I must admit I am a bit puzzled.

Tco


----------



## ingram (May 12, 2005)

I think that Autocruise CH were renowned for making each motorhome as individually different as they could  This was good and bad.   

The 2006 Starblazer, for example, was offered in four different specifications with the addition that any of those could have a 'cabover' bed pod; so that is *eight* possible variations on just that one model and they didn't all have the same heating system; hot water system; washroom system.................................... of course magazines do sometimes contain errors ......

Harvey


----------



## Guest (May 28, 2009)

Thanks for that Harvey.
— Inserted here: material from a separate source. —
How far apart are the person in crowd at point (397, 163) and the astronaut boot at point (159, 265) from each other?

I just thought it strange that they would use different chassis for the same model.

Tco


----------



## ingram (May 12, 2005)

I have a brochure for 2005/2006 Pioneer: I think yours may be a bit earlier than that but it lists the engine as '2.2HDI' and the Max mass as 3,400kg.

Also, I forgot that in addition to the *eight* models of Starblazer they also duplicated them *all* as Pioneers: so that'd be sixteen then: no wonder they got into a little bit of trouble! ........ shame

Harvey


----------



## Guest (May 29, 2009)

Thanks again Harvey. I guess the Pioneer and "Star" ranges had different levels of trim. I have not seen another one like ours out and about, maybe they didn't build that many.

Tco


----------